>>

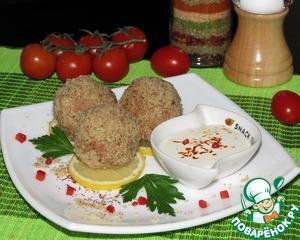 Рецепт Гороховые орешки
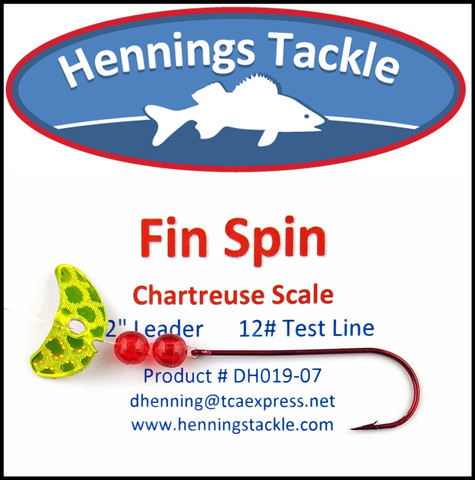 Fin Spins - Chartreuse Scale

<<
>>

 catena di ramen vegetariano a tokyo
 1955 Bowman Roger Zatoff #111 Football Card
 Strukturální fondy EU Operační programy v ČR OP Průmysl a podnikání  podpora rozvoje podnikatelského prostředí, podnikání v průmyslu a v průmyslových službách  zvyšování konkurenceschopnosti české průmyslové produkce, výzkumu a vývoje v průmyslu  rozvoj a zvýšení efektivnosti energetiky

<<

**Activity:**
Please give back exactly the lines of the listing above that run from the one containing "catena di ramen vegetariano a tokyo" through the one containing "Strukturální fondy EU", and only those.

**Solved exercise:**
 catena di ramen vegetariano a tokyo
 1955 Bowman Roger Zatoff #111 Football Card
 Strukturální fondy EU Operační programy v ČR OP Průmysl a podnikání  podpora rozvoje podnikatelského prostředí, podnikání v průmyslu a v průmyslových službách  zvyšování konkurenceschopnosti české průmyslové produkce, výzkumu a vývoje v průmyslu  rozvoj a zvýšení efektivnosti energetiky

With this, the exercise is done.